**Exercise:**
Print all of the data exactly, but drop the pictures.

Data for the task below:

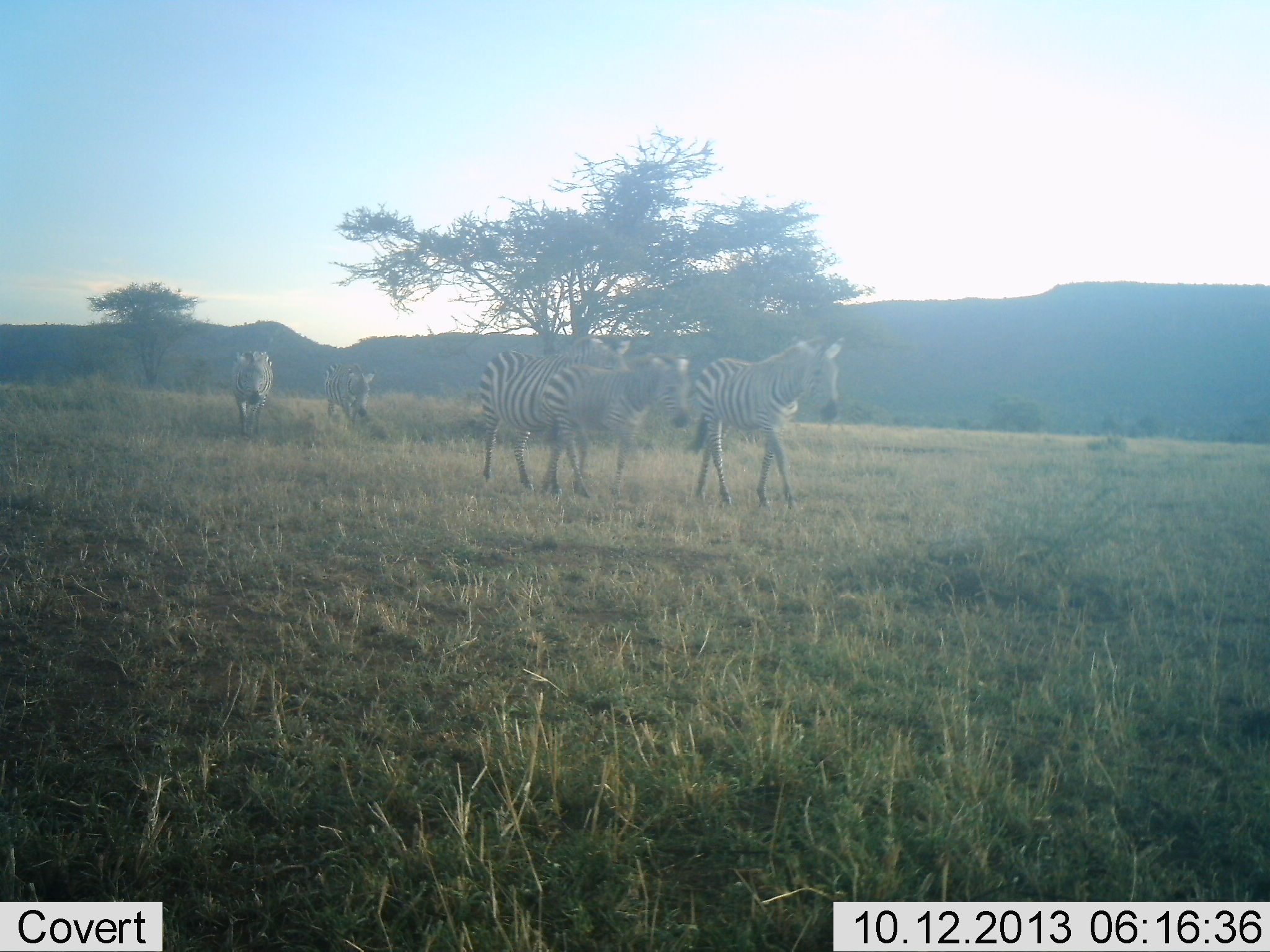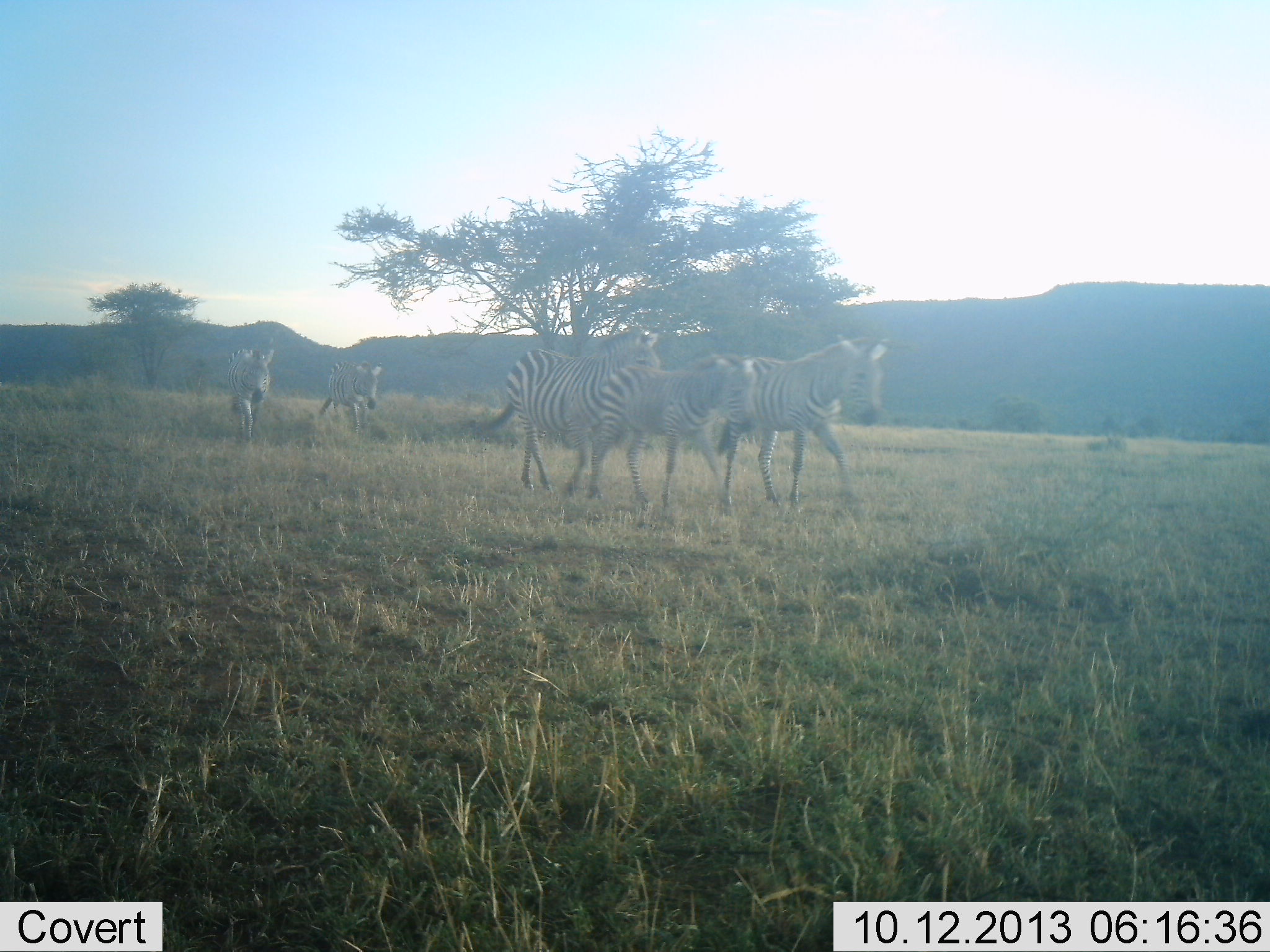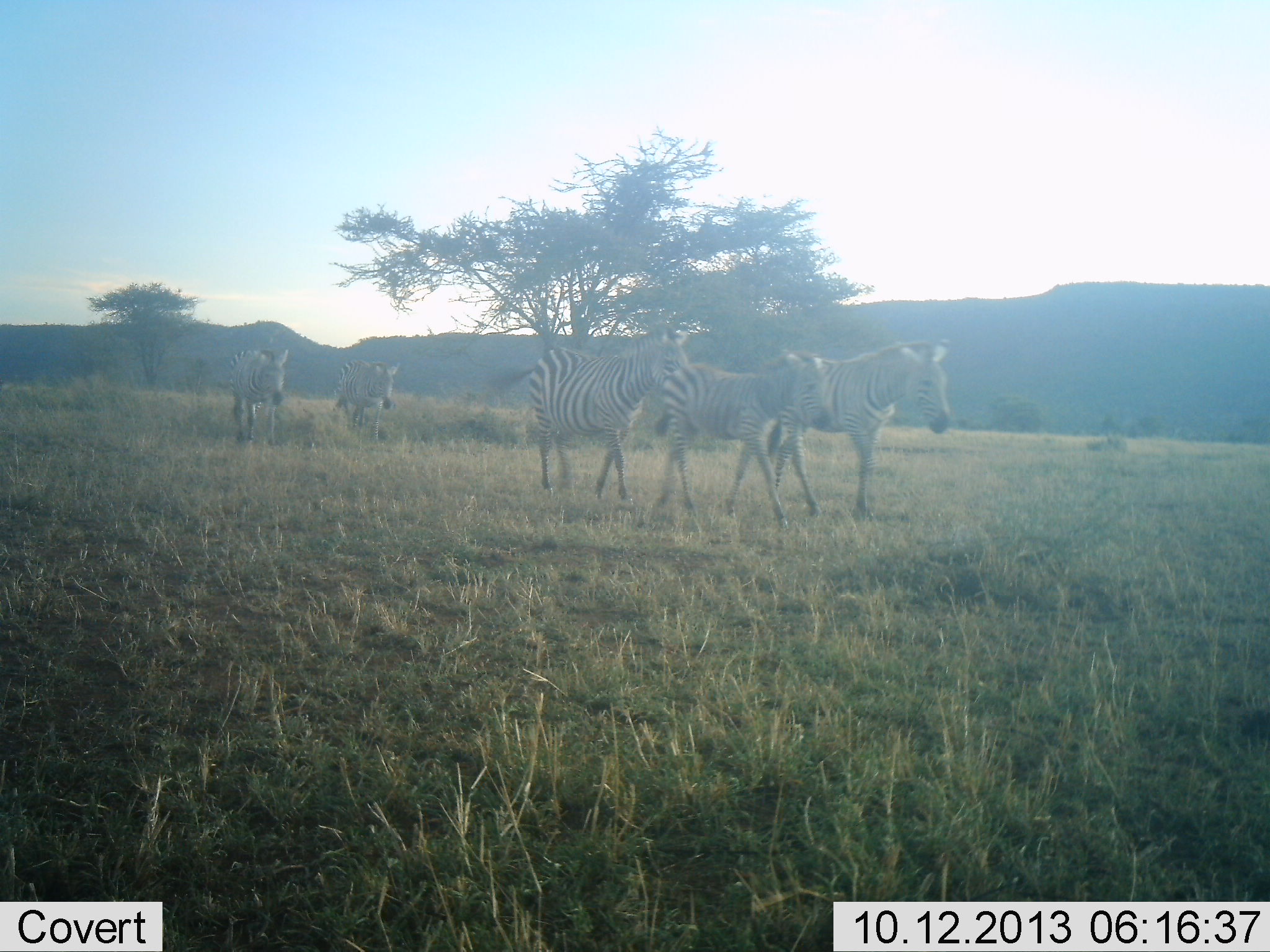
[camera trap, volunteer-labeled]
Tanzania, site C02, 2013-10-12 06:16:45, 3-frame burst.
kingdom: Animalia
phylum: Chordata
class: Mammalia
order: Perissodactyla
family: Equidae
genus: Equus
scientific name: Equus quagga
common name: plains zebra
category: zebra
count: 5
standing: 20%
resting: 0%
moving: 100%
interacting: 10%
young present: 20%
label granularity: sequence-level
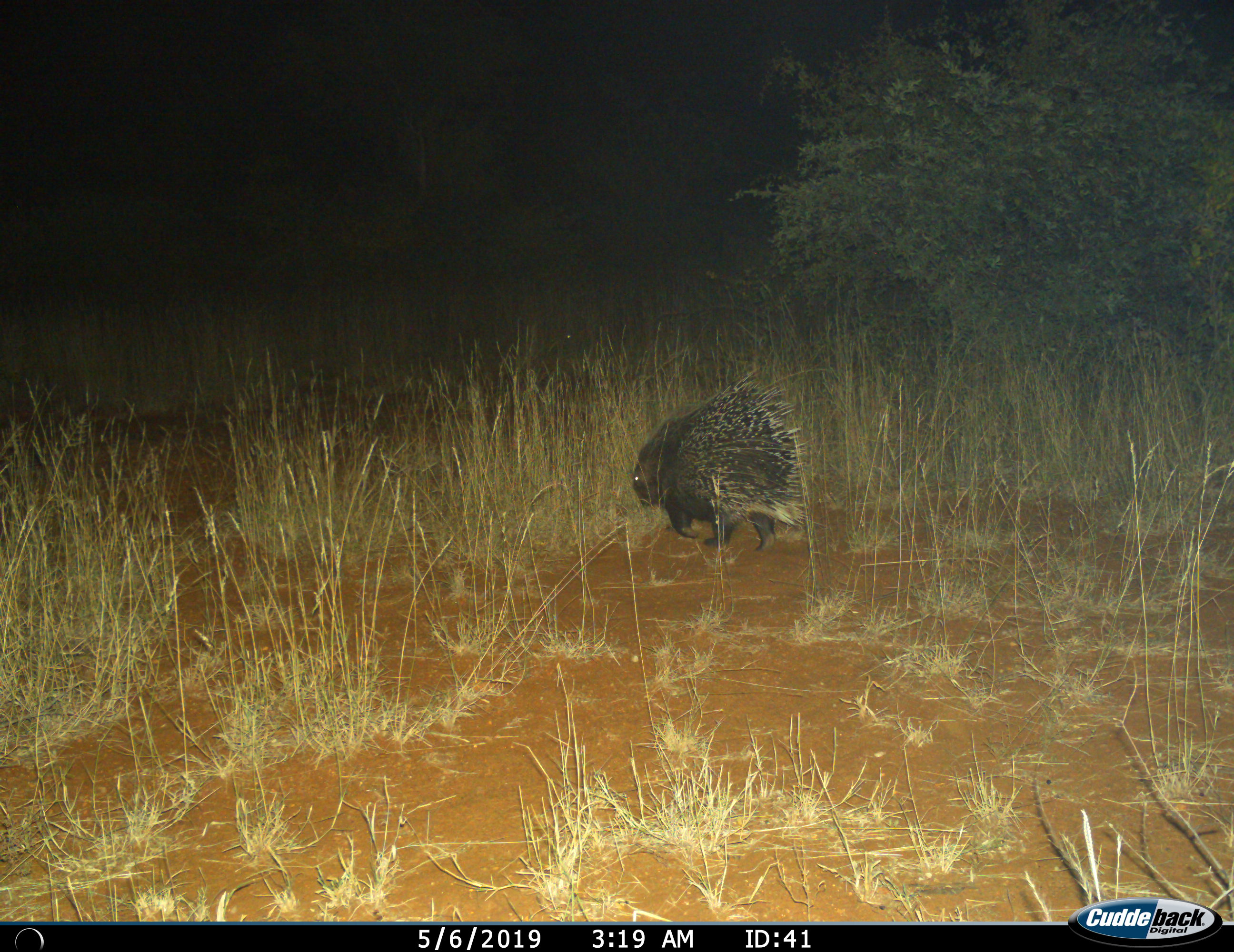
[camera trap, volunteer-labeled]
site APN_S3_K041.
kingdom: Animalia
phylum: Chordata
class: Mammalia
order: Rodentia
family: Hystricidae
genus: Hystrix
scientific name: Hystrix cristata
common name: crested porcupine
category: porcupine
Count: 1.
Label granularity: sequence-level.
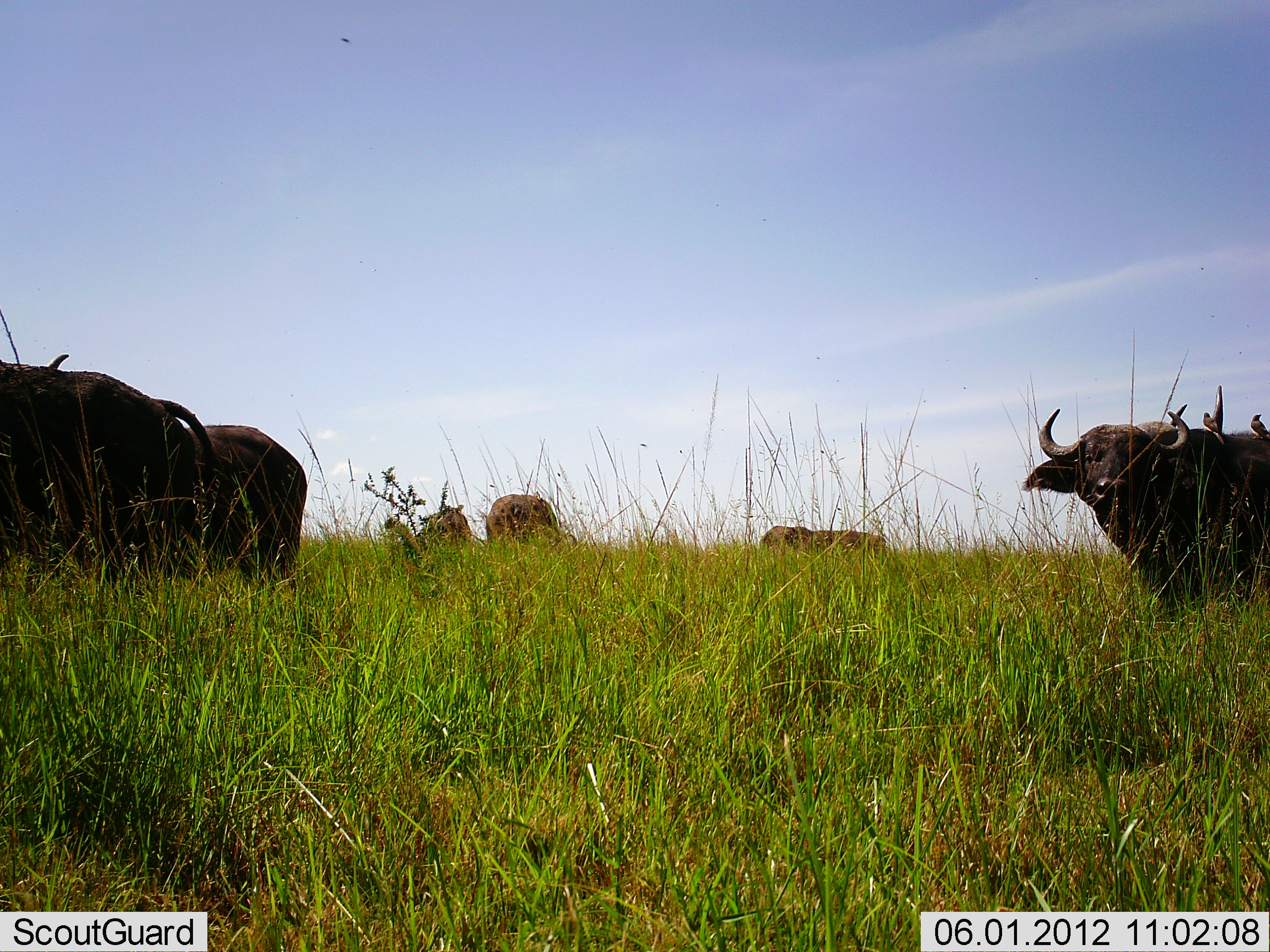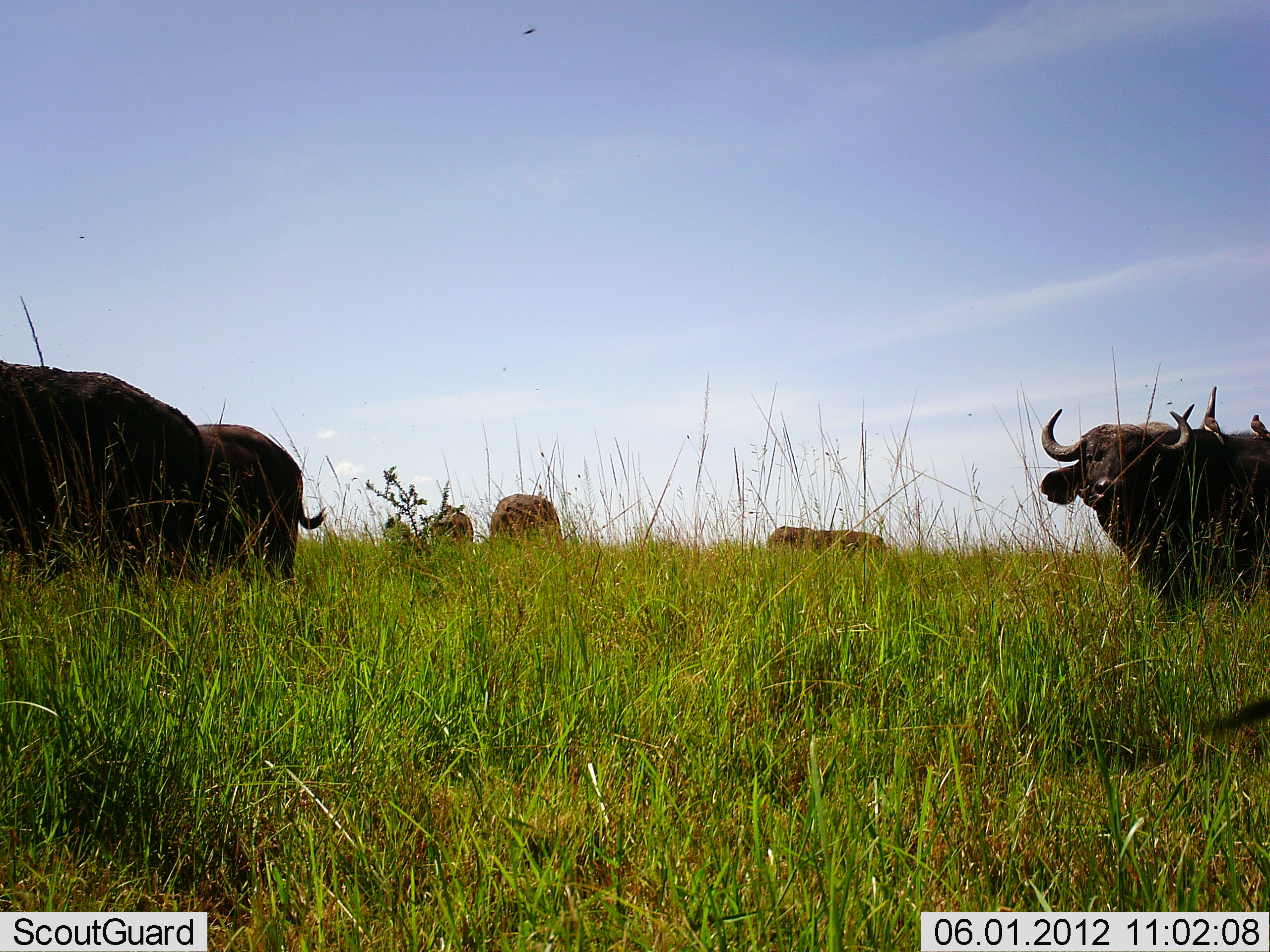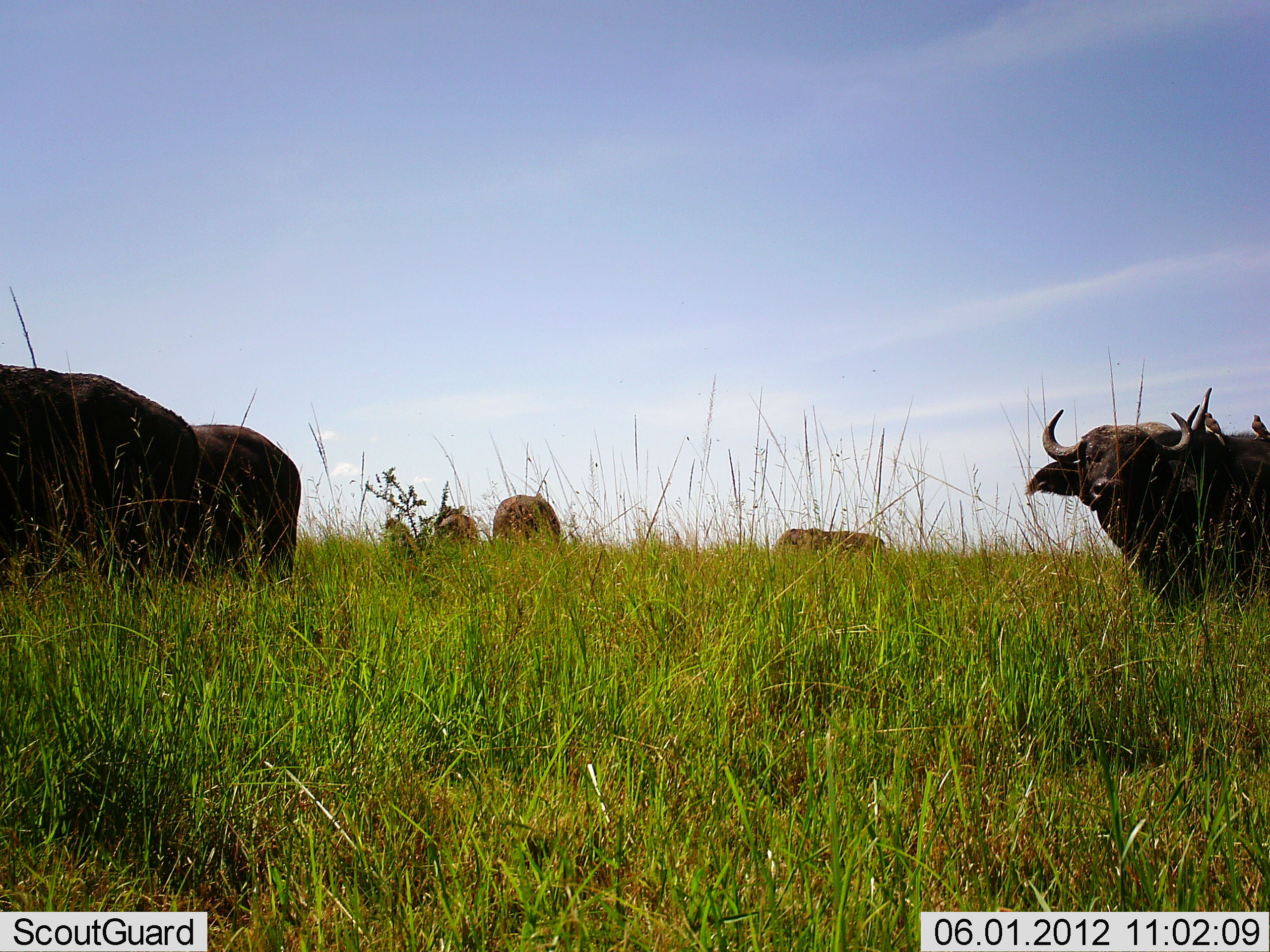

End of Data for the task.

**Reply to the task:**
[camera trap, volunteer-labeled]
Tanzania, site C02, 2013-10-12 06:16:45, 3-frame burst.
kingdom: Animalia
phylum: Chordata
class: Mammalia
order: Perissodactyla
family: Equidae
genus: Equus
scientific name: Equus quagga
common name: plains zebra
category: zebra
count: 5
standing: 20%
resting: 0%
moving: 100%
interacting: 10%
young present: 20%
label granularity: sequence-level
[camera trap, volunteer-labeled]
site APN_S3_K041.
kingdom: Animalia
phylum: Chordata
class: Mammalia
order: Rodentia
family: Hystricidae
genus: Hystrix
scientific name: Hystrix cristata
common name: crested porcupine
category: porcupine
Count: 1.
Label granularity: sequence-level.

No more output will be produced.